**TASK OBJECTIVE:**
Starting with the line that contains "family: Bovidae", reproduce each line through the end of the listing below, with no other output.

**INFORMATION GIVEN:**
Segment Open

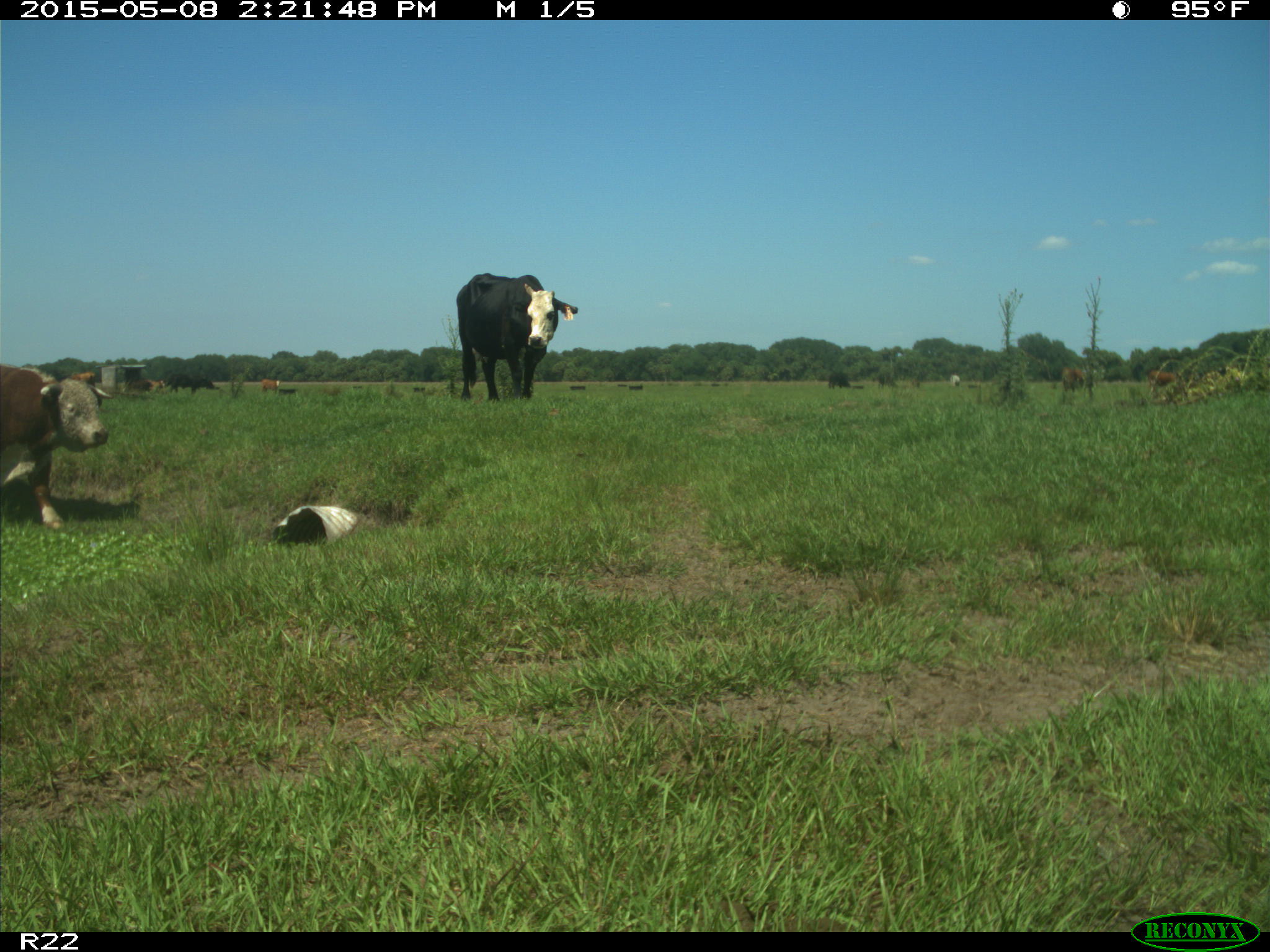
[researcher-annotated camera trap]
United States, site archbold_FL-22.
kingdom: Animalia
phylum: Chordata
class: Mammalia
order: Artiodactyla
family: Bovidae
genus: Bos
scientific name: Bos taurus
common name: domestic cow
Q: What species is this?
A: Bos taurus (domestic cow).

Segment Closed

**RESPONSE TO THE EXERCISE:**
family: Bovidae
genus: Bos
scientific name: Bos taurus
common name: domestic cow
Q: What species is this?
A: Bos taurus (domestic cow).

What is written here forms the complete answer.